*EXERCISE*. Return each line of the items below that contains the word "farther".

Extracted records
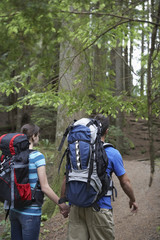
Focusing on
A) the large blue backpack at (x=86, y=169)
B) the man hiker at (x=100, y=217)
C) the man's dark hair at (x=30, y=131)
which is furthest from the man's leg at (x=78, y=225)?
the man's dark hair at (x=30, y=131)

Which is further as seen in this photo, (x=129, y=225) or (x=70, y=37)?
(x=129, y=225)

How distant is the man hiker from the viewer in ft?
9.02

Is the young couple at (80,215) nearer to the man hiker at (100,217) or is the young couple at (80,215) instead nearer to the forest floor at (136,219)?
the man hiker at (100,217)

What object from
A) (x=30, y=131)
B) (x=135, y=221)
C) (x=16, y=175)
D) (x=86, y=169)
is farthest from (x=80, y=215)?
(x=135, y=221)

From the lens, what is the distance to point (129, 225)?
5480 millimetres

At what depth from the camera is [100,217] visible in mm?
2734

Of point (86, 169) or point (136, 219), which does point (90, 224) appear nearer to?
point (86, 169)

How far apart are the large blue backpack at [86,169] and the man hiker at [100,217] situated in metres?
0.13

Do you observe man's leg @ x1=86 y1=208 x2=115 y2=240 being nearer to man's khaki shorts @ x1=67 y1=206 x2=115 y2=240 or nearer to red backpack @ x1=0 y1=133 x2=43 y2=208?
man's khaki shorts @ x1=67 y1=206 x2=115 y2=240

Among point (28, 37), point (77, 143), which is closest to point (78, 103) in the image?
point (28, 37)

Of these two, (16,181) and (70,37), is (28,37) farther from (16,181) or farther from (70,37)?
(16,181)

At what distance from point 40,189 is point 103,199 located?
753 mm

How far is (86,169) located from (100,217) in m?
0.62

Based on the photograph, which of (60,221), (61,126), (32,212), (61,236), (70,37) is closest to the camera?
(32,212)
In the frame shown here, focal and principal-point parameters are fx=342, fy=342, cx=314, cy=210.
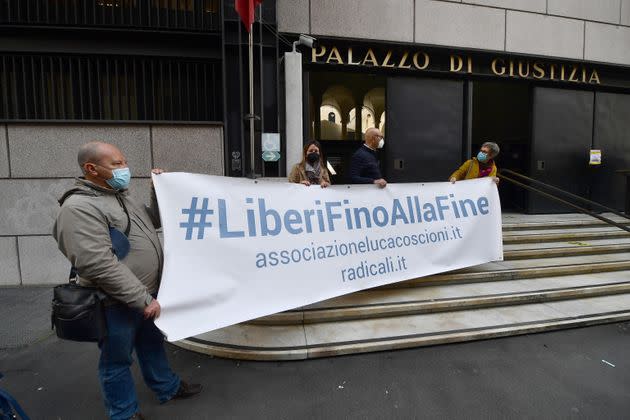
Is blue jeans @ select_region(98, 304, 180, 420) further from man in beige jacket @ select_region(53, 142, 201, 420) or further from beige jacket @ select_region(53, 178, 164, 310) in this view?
beige jacket @ select_region(53, 178, 164, 310)

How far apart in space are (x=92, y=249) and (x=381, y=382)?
233 centimetres

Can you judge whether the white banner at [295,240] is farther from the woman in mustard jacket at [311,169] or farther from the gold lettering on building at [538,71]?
the gold lettering on building at [538,71]

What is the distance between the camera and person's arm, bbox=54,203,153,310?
189 centimetres

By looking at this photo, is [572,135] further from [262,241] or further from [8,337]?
[8,337]

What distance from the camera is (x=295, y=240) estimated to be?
3.29 m

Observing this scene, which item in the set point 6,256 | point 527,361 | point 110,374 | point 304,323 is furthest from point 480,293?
point 6,256

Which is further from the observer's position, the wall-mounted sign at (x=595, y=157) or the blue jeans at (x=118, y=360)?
the wall-mounted sign at (x=595, y=157)

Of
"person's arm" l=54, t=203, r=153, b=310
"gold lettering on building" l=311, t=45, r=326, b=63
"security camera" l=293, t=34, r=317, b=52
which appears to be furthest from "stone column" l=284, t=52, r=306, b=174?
"person's arm" l=54, t=203, r=153, b=310

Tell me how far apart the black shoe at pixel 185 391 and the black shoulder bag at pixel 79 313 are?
90 cm

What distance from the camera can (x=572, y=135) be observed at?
8.28 m

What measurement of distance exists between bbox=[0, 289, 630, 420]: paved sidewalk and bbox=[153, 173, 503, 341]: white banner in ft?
1.85

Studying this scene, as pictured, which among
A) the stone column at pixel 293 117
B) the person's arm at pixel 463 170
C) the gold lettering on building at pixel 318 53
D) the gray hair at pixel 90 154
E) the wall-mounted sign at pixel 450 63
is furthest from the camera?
the wall-mounted sign at pixel 450 63

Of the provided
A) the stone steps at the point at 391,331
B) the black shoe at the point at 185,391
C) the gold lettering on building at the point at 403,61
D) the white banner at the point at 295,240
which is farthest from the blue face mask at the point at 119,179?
the gold lettering on building at the point at 403,61

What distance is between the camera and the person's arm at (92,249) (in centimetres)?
189
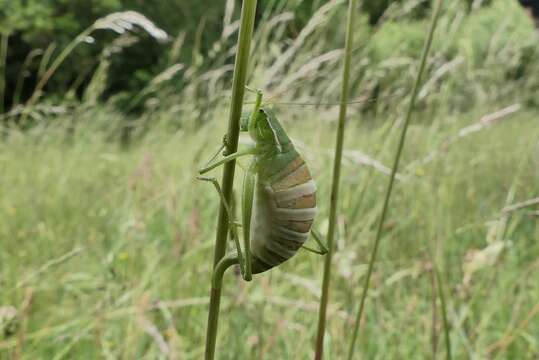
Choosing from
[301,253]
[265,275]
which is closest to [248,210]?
[265,275]

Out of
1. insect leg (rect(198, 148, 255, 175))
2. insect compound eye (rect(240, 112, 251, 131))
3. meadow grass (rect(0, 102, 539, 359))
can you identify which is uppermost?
insect compound eye (rect(240, 112, 251, 131))

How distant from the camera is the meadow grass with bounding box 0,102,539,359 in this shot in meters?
1.12

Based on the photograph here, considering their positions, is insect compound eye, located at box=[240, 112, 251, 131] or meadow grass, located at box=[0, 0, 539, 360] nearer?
insect compound eye, located at box=[240, 112, 251, 131]

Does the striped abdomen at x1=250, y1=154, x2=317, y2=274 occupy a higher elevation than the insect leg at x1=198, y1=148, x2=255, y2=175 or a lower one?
lower

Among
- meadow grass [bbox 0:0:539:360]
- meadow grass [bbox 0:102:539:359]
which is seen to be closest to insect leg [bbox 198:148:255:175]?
meadow grass [bbox 0:0:539:360]

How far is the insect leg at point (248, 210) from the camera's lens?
0.38m

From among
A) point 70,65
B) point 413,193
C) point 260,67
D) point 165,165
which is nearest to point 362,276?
point 413,193

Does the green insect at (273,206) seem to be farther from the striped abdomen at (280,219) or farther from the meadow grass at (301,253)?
the meadow grass at (301,253)

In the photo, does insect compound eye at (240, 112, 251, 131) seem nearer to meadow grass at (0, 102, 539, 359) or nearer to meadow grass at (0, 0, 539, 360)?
meadow grass at (0, 0, 539, 360)

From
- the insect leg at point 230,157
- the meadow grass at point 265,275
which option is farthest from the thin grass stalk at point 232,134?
the meadow grass at point 265,275

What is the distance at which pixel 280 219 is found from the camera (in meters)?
0.40

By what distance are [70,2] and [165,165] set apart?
1210 centimetres

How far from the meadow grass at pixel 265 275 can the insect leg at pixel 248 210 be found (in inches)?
17.2

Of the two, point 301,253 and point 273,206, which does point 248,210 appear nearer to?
point 273,206
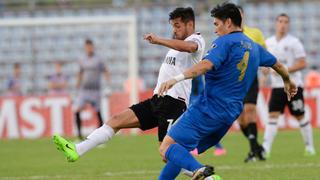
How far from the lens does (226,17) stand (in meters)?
8.41

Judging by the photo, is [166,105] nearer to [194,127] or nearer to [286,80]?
[194,127]

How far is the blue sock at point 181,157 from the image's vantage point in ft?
27.3

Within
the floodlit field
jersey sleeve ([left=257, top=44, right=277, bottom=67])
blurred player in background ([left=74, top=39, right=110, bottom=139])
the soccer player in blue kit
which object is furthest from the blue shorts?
blurred player in background ([left=74, top=39, right=110, bottom=139])

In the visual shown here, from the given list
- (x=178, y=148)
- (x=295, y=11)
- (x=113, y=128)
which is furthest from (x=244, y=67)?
(x=295, y=11)

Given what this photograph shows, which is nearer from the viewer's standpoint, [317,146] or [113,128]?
[113,128]

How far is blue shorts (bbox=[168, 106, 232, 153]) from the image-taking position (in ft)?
27.8

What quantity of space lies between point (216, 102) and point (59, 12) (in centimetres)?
2245

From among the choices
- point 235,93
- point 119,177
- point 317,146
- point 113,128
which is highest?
point 235,93

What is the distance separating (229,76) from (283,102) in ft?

*RESULT OF THIS EXERCISE*.
Of these two, (16,181) and (70,37), is (28,37) farther from (16,181) or farther from (70,37)?
Can you judge whether the white banner at [295,240] is farther from the woman in mustard jacket at [311,169] or farther from the gold lettering on building at [538,71]?
Does the green insect at (273,206) seem to be farther from the striped abdomen at (280,219) or farther from the meadow grass at (301,253)?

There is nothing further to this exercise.